The Non-Dominant Story
I wonder about the downsides of chosen, dominant or perfect stories. Even when we write the perfect new story for a family, there will always be a downside for someone under some aspect. Initially, there were reasons why we drafted one story, why it sustained, even if we suffered. Each story is ultimately a trade-off. We are not just “telling the truth”, but constructing it — it is post-modernism. There will be always as many stories as there are people in the room when you begin. When we rewrite a new story, we need to give up certain benefits from a certain story alongside their pain points if we suffer too much. However, when we choose a different story we choose other benefits alongside their pain points. There is really no perfect story, where all parties are winning, because even winning has a dark flip side. The mere concept of winning implies, almost threatens losing, right?
What is the sleeper effect of each wonderful story? How can this blind spot be addressed? Is it storytelling a la “Run, Lola, Run” the solution, where Lola presents three different solutions to an imminent problem? Is it scenario planning or telling, where four quadrants represent four possible outcomes of a plot?
Perhaps we need to tell stories that emphasize how future editing is expected. No story shall be cut in stone, and held for eternity like a tale of the Grimm’s brothers. Instead, each story shall conclude with “and so this is what works for me now and stay tuned for my update in one year.” This is suitable for founder stories and for web content. Exactly, why I like the concept of the Now Page so much.
Your Story on Stage
If you had to stage a story, what would it be? Happy? Sad? Classic or ruptured? What title? And what would not go on there?

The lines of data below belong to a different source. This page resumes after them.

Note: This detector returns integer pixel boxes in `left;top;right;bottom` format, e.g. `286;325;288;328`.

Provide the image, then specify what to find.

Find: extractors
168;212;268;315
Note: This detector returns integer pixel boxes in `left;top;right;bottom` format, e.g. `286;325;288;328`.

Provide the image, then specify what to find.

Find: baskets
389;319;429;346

I’ve been wondering about the long term effects and downsides of the stories we choose to tell.
We cast us into the role of the “Single Dad CEO”, or the “Cancer Survivor” or the “Family Business Traditionalist” and then what do we sacrifice with such captions? Does it make it harder to weep as a hero? To cuddle as a leader? To giggle and dress up as a leader?

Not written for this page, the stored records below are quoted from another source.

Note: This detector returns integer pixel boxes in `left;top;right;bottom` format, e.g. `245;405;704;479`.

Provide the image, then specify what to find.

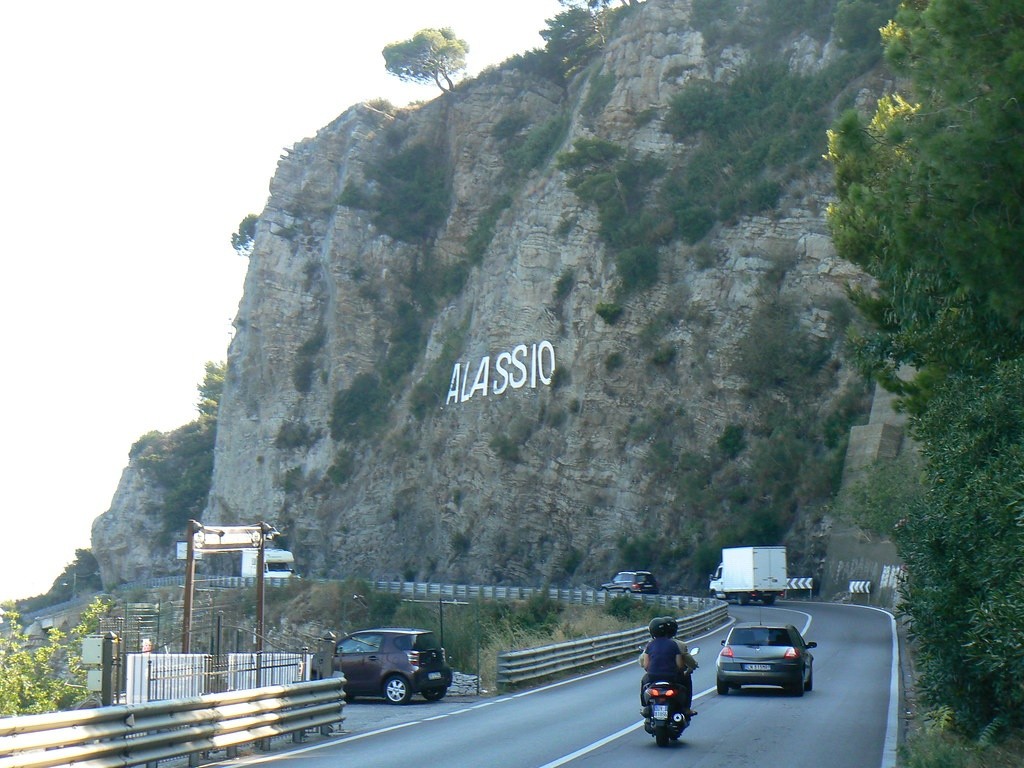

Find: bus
200;547;304;589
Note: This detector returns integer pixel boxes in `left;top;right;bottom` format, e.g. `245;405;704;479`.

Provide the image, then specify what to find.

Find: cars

Each human encounter offers you a chance to listen to a person’s narrative, and to shift your attention on what they focus on and brag about. What is left out? You can practice making mental notes and identifying how they might benefit from the presented story. This goes for big stories about winning a prize and for smaller stories of customers who talk of pride, and success.
Storytelling is magic, because it directs our attention to the active hand while the innocuous hand hides the gold coin. If done well, it captures us enough to be entertained, satisfied and quiet to sit back and not ask. A good story tells it all, is memorable and complete. It won’t make us ask for explanations.
I read stories of courageous designers admitting how much they love to be wrong only to discover that due to design thinking techniques and to user engagement they identified the real user needs and designed a successful service or product. They love being wrong if they are right and successful in the end. I have yet to find the blog post that truly brags about failure as in “We love being wrong. We just blew 30,000 on user research that led to a product that no one bought. It was amazing.”
In the end, we remain human and appreciate a delicate mix of safety and risk, the known and the new. However, perhaps we can aim for stories that are more inclusive, tentative, and considerate of what will serve us best now as well as years down the road.